Required action:
Only the lines from the one that contains "Oregon, site COA_9576-4-T, 2020-06-03" through the final line of the entries should be repeated, exactly as written.

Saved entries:
[Start of section]

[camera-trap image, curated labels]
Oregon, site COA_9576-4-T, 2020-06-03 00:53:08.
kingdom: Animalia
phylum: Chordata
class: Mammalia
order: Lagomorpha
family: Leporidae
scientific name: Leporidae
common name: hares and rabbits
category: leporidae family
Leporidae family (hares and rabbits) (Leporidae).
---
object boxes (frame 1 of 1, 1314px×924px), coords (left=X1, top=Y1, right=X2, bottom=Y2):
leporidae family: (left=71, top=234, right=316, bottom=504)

[End of section]

Solution to the problem:
Oregon, site COA_9576-4-T, 2020-06-03 00:53:08.
kingdom: Animalia
phylum: Chordata
class: Mammalia
order: Lagomorpha
family: Leporidae
scientific name: Leporidae
common name: hares and rabbits
category: leporidae family
Leporidae family (hares and rabbits) (Leporidae).
---
object boxes (frame 1 of 1, 1314px×924px), coords (left=X1, top=Y1, right=X2, bottom=Y2):
leporidae family: (left=71, top=234, right=316, bottom=504)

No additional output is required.